Comment on attachment 119462 [details] [diff] [review] Patch v1 Javi, can you please review?

Comment on attachment 119462 [details] [diff] [review] Patch v1 r=javi

fixed on trunk.

I would like to ask everybody on this bug, who was unhappy with the previous behaviour, to test whether this bug is now indeed fixed. Please also try to test, whether there are regressions or not. Any feedback greatly appreciated. To help testing, please download the latest nightly trunk build.

It is OK in Windows 95, but the nightly builds are abending before the splash screen in Windows 2000.

> the nightly builds are abending before the splash > screen in Windows 2000 What does "abending" mean? Do you say the nightly builds don't even start up on your system? (That would be a different bug, not related to this one.)

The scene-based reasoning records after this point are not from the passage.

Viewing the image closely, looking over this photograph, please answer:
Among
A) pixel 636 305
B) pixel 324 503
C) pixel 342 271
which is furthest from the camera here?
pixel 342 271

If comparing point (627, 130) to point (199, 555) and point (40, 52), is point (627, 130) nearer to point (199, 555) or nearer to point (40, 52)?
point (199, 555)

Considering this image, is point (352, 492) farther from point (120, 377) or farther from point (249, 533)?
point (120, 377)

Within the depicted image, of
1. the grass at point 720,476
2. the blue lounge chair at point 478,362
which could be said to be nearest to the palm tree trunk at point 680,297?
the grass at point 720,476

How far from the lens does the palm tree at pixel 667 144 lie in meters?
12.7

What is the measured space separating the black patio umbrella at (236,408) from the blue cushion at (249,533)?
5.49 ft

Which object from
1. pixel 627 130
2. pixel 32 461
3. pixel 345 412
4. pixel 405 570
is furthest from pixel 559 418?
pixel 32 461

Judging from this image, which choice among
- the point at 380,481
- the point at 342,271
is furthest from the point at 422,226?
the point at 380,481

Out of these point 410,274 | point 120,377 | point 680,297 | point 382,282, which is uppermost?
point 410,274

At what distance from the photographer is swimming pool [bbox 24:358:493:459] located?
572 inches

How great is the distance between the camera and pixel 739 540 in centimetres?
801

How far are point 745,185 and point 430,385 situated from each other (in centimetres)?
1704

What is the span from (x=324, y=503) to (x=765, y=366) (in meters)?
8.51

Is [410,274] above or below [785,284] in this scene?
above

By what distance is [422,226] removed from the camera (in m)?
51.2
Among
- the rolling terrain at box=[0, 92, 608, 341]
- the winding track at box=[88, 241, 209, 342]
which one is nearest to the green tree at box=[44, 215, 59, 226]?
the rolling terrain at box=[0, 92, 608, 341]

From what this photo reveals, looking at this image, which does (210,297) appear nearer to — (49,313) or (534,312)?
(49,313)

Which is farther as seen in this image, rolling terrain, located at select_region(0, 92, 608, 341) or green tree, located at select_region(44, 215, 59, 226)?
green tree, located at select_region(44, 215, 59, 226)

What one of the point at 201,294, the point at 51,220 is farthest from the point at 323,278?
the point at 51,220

Verified, I found no problems, but to quote Kai "I would like to ask everybody on this bug, who was unhappy with the previous behaviour, to test whether this bug is now indeed fixed. Please also try to test, whether there are regressions or not. Any feedback greatly appreciated. To help testing, please download the latest nightly trunk build." Reopen the bug if you still see a problem.

Worked great for us as well! Couldn't see any problems, and it resolved all of our issues.

Comment on attachment 119462 [details] [diff] [review] Patch v1 I want to check this patch into 1.4 branch, because one customer need it.

If this landed on the mozilla trunk on 2003-04-19 then it should be in Mozilla already. Anything that is in the trunk now will be in the branch when it's created. Am I misunderstanding the request?

Comment on attachment 119462 [details] [diff] [review] Patch v1 sorry for my misunderstanding. it is already there.

I am still seeing the problem at my banking site (www.southtrust.com). I see a yellow padlock with a red line diagonally through it -- not an open icon. I don't ever get a "mixed security" warning. Do I need to be tracking a different bug (or reporting it)? I'm running Moz 1.4final on Windows XP.

When I try to get to the login page at www.southtrust.com with Netscape 7.1, it gives me a page saying my browser is not supported and lists browsers that are. Ironically enough, it says Netscape 7.01 minimum. There is no Mozilla listed.

Doh, there was a link near the bottom to go the login page anyway. I don't have an account there, so I could only test with invalid account, but for me the lock icon showed safe site all the time (again, this with Netscape 7.1 on Win2k).